Work required: If pictures appear in the lines below, skip them and copy exactly the lines from the one containing "Patines en línea ajustables para niñ@s" through the one containing "wireframe 1704735537916.png", and nothing else.
╭─ Materials provided
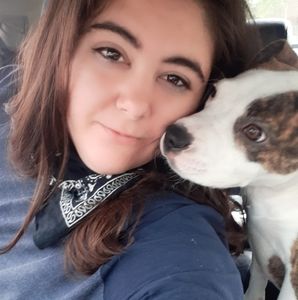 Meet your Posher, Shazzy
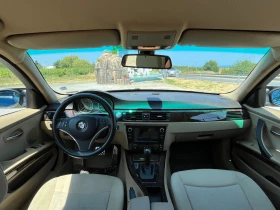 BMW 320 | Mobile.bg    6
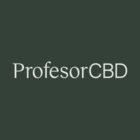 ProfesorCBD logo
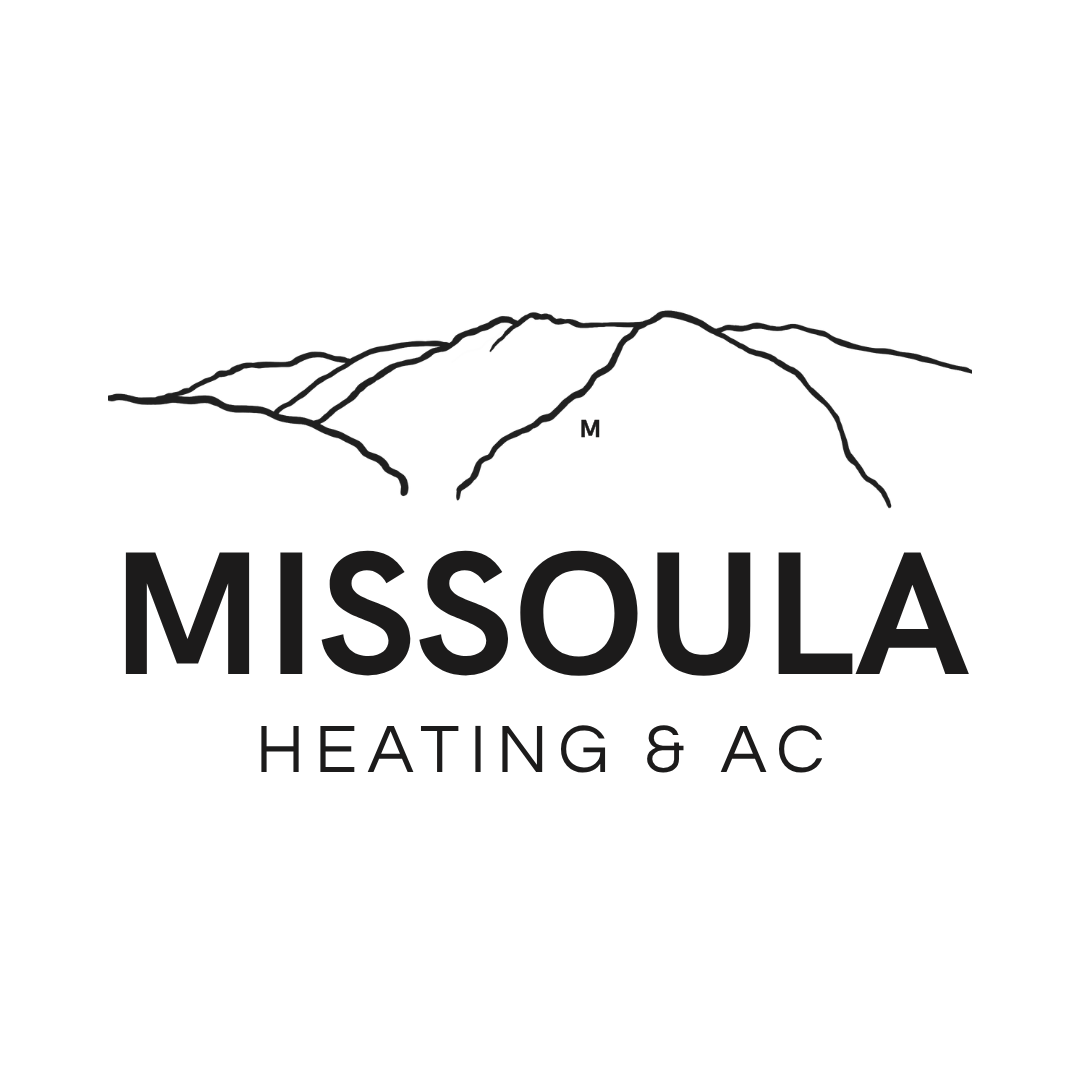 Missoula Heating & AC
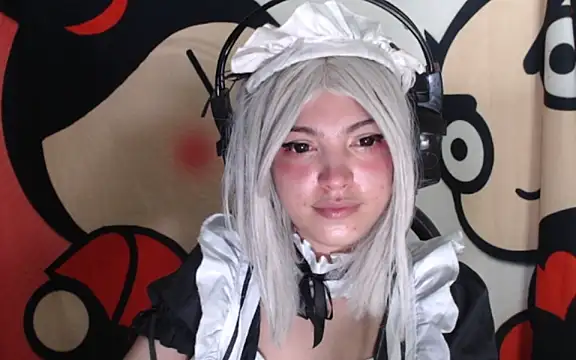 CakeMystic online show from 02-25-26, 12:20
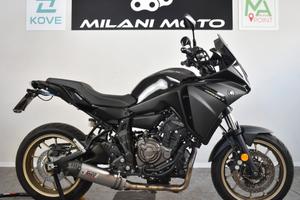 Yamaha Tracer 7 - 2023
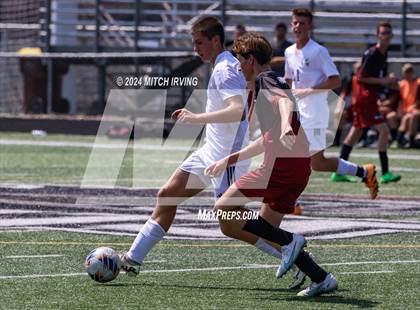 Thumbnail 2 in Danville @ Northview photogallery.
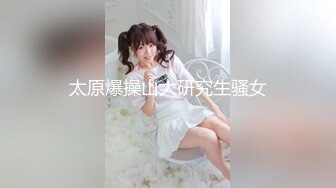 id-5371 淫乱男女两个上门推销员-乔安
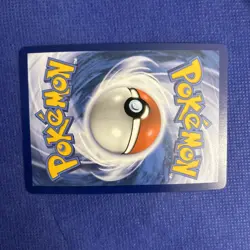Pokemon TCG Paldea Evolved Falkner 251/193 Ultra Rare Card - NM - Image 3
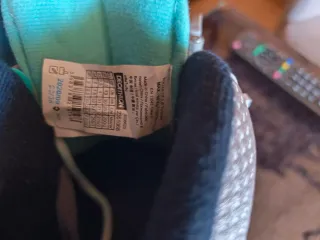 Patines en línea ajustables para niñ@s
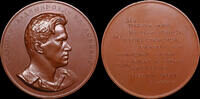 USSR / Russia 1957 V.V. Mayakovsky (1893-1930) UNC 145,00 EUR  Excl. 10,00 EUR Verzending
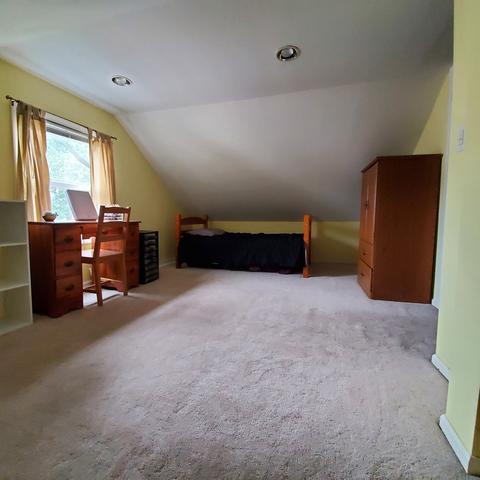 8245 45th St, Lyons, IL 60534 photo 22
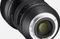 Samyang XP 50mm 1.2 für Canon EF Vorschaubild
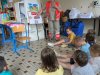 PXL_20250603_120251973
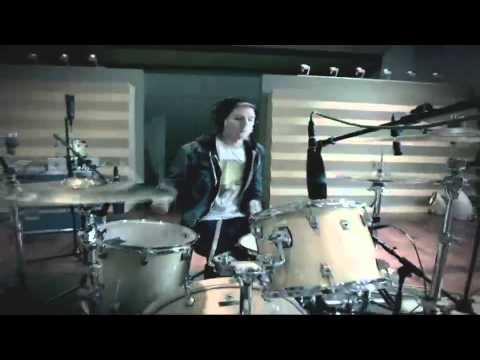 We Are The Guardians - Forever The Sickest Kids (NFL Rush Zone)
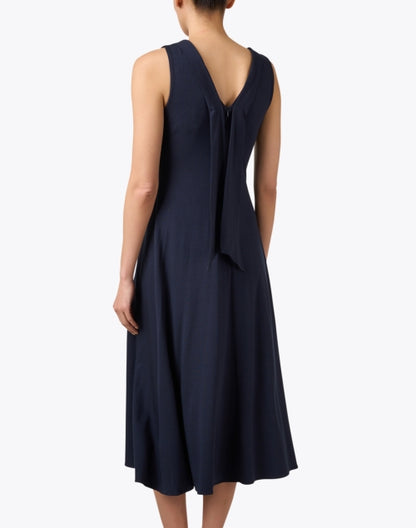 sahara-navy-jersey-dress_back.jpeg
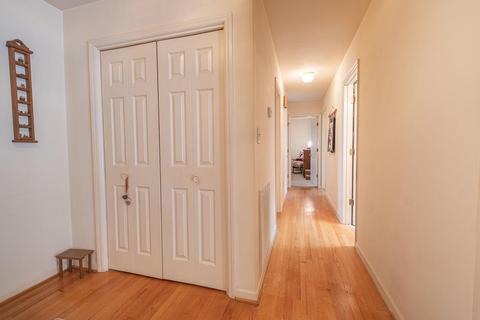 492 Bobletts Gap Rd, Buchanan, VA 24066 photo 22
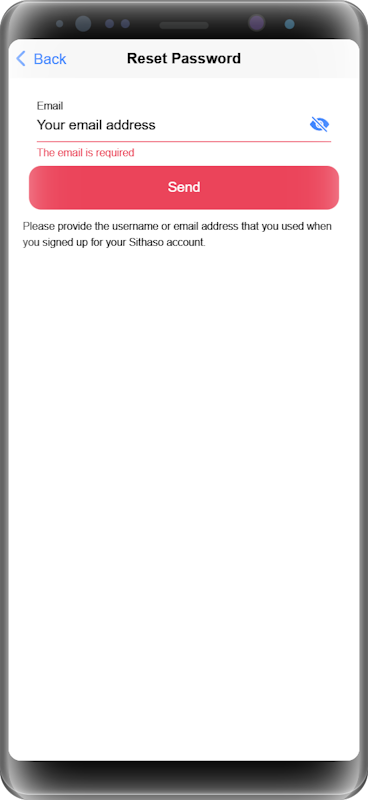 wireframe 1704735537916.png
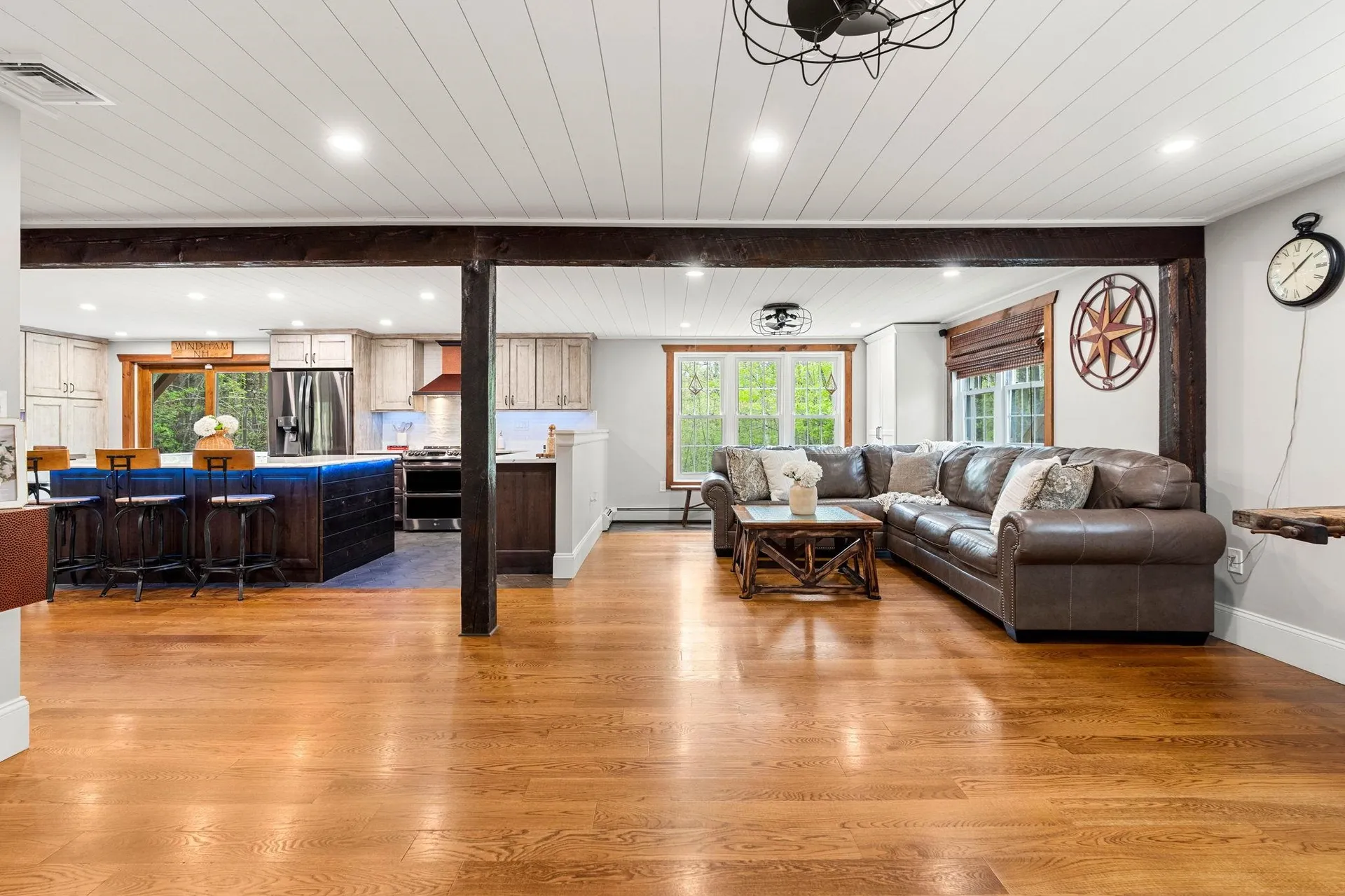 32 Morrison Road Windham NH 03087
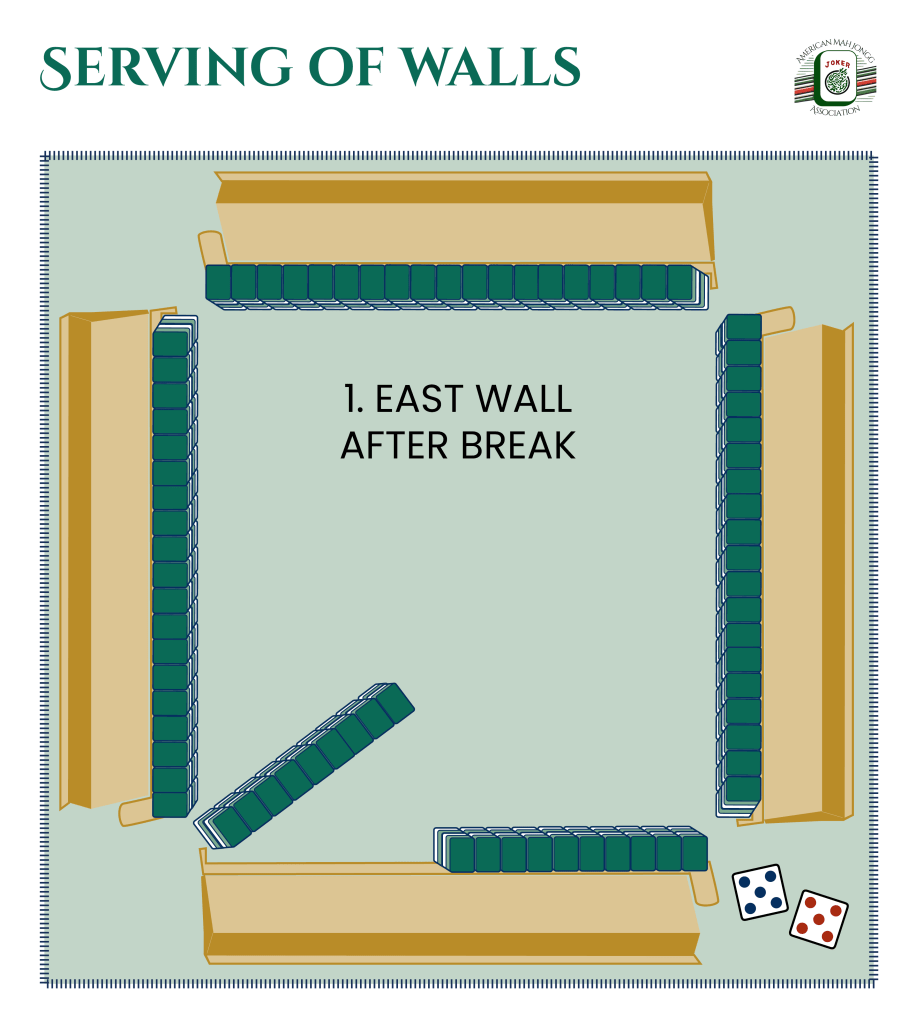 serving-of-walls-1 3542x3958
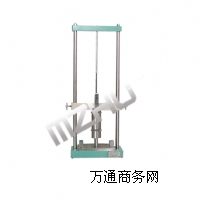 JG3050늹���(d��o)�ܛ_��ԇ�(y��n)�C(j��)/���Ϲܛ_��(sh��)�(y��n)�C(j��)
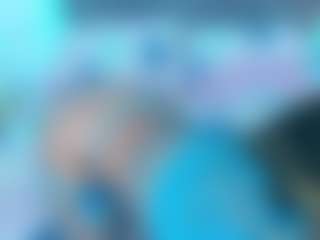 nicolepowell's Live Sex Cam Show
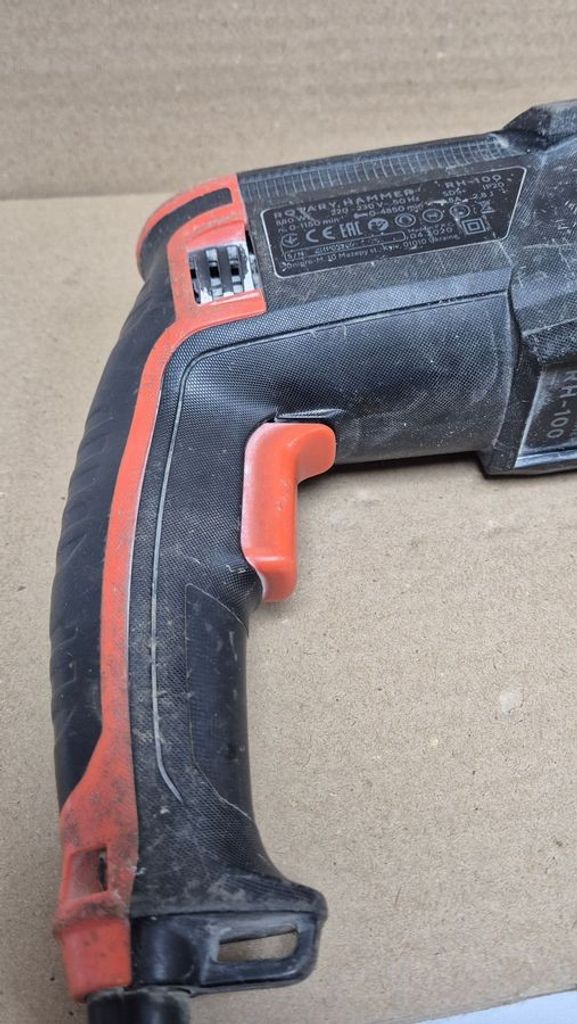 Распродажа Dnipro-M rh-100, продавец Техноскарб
╰─
Solution:
 Patines en línea ajustables para niñ@s
 USSR / Russia 1957 V.V. Mayakovsky (1893-1930) UNC 145,00 EUR  Excl. 10,00 EUR Verzending
 8245 45th St, Lyons, IL 60534 photo 22
 Samyang XP 50mm 1.2 für Canon EF Vorschaubild
 PXL_20250603_120251973
 We Are The Guardians - Forever The Sickest Kids (NFL Rush Zone)
 sahara-navy-jersey-dress_back.jpeg
 492 Bobletts Gap Rd, Buchanan, VA 24066 photo 22
 wireframe 1704735537916.png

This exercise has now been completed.